DATA PROVIDED START

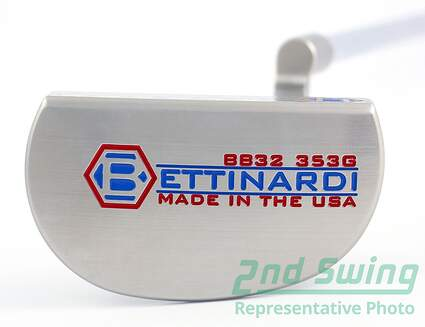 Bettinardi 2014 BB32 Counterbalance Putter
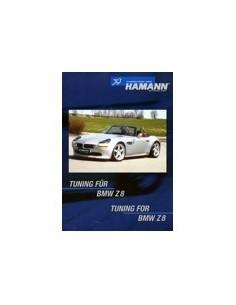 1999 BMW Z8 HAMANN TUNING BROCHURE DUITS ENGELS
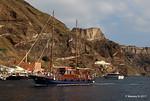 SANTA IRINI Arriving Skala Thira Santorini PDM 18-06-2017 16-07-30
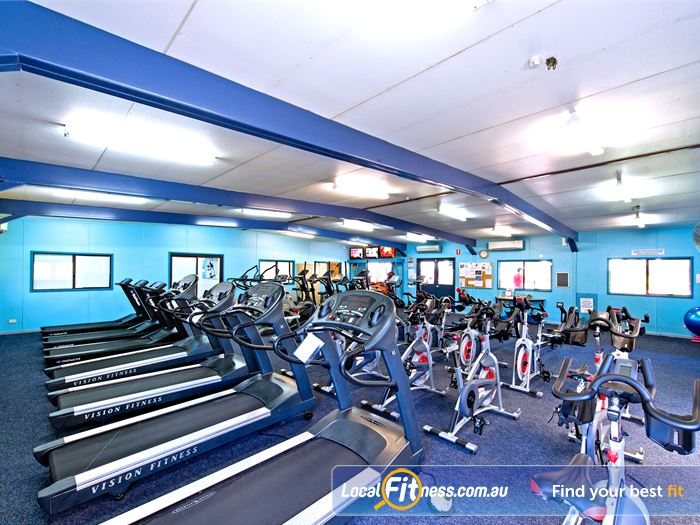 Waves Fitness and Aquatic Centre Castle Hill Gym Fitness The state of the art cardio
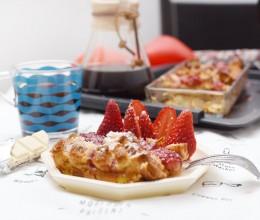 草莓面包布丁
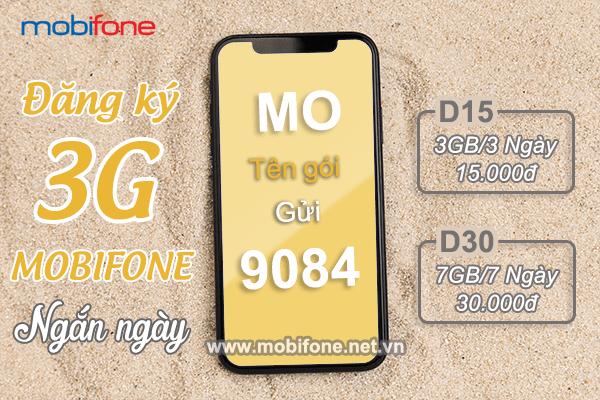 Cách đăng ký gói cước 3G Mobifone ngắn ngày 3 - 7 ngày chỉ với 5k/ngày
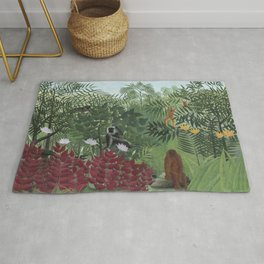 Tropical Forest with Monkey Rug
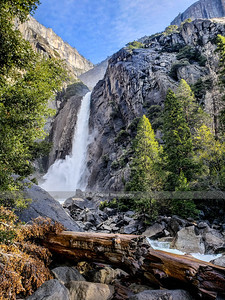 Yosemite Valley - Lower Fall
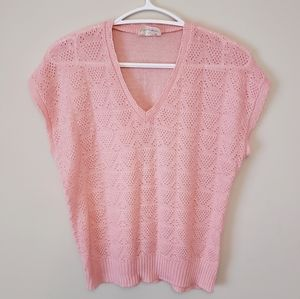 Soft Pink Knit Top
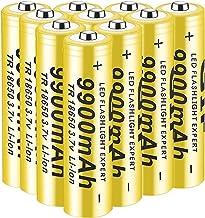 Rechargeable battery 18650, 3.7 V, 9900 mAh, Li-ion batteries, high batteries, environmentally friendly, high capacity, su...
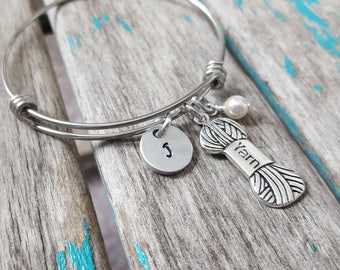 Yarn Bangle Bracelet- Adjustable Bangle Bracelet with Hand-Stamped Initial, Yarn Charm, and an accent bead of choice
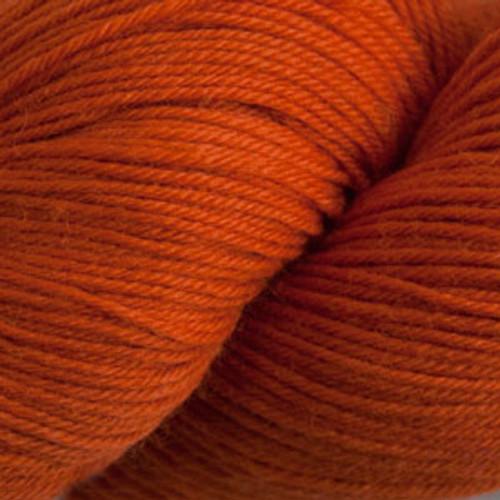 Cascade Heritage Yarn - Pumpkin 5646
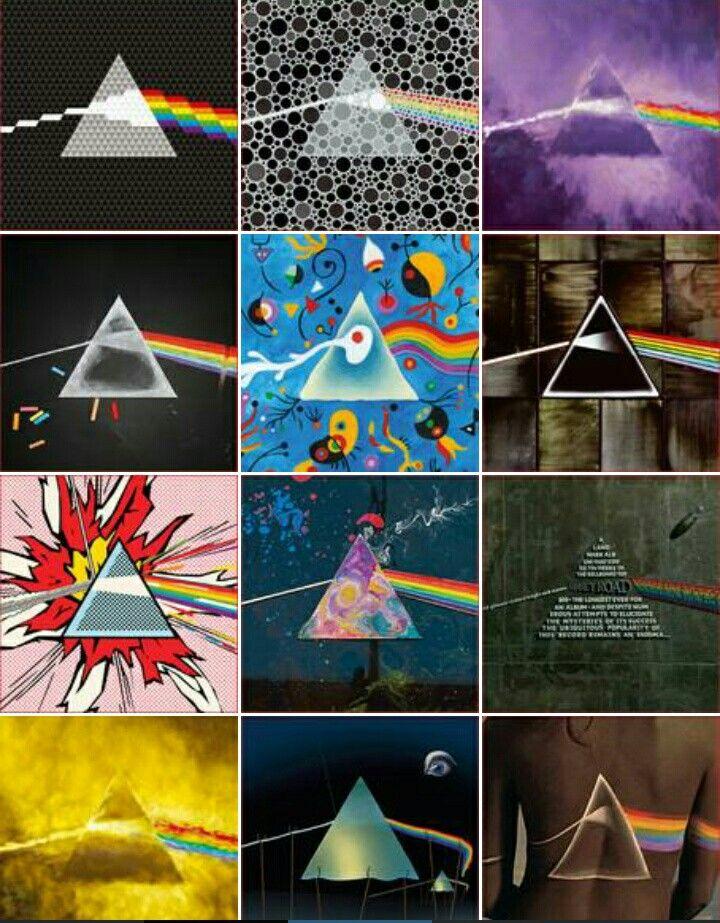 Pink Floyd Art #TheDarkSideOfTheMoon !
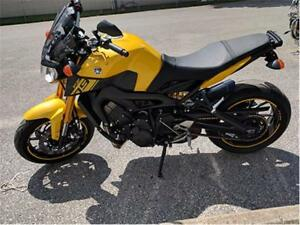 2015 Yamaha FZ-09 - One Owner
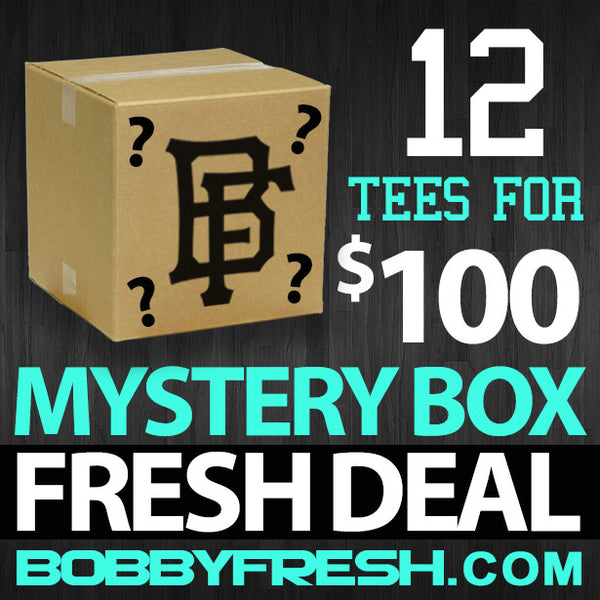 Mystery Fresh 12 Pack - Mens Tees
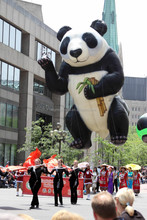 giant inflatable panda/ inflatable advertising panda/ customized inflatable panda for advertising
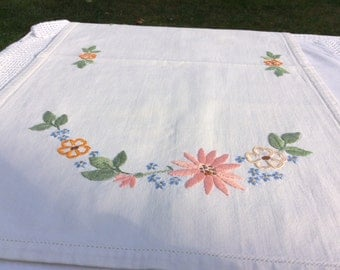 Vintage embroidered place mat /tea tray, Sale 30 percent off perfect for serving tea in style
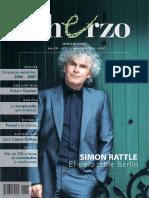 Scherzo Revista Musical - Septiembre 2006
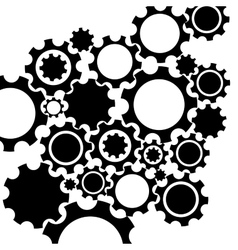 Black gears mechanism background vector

DATA PROVIDED END

What is needed is every record above, returned exactly, with the pictures omitted.

 Bettinardi 2014 BB32 Counterbalance Putter
 1999 BMW Z8 HAMANN TUNING BROCHURE DUITS ENGELS
 SANTA IRINI Arriving Skala Thira Santorini PDM 18-06-2017 16-07-30
 Waves Fitness and Aquatic Centre Castle Hill Gym Fitness The state of the art cardio
 草莓面包布丁
 Cách đăng ký gói cước 3G Mobifone ngắn ngày 3 - 7 ngày chỉ với 5k/ngày
 Tropical Forest with Monkey Rug
 Yosemite Valley - Lower Fall
 Soft Pink Knit Top
 Rechargeable battery 18650, 3.7 V, 9900 mAh, Li-ion batteries, high batteries, environmentally friendly, high capacity, su...
 Yarn Bangle Bracelet- Adjustable Bangle Bracelet with Hand-Stamped Initial, Yarn Charm, and an accent bead of choice
 Cascade Heritage Yarn - Pumpkin 5646
 Pink Floyd Art #TheDarkSideOfTheMoon !
 2015 Yamaha FZ-09 - One Owner
 Mystery Fresh 12 Pack - Mens Tees
 giant inflatable panda/ inflatable advertising panda/ customized inflatable panda for advertising
 Vintage embroidered place mat /tea tray, Sale 30 percent off perfect for serving tea in style
 Scherzo Revista Musical - Septiembre 2006
 Black gears mechanism background vector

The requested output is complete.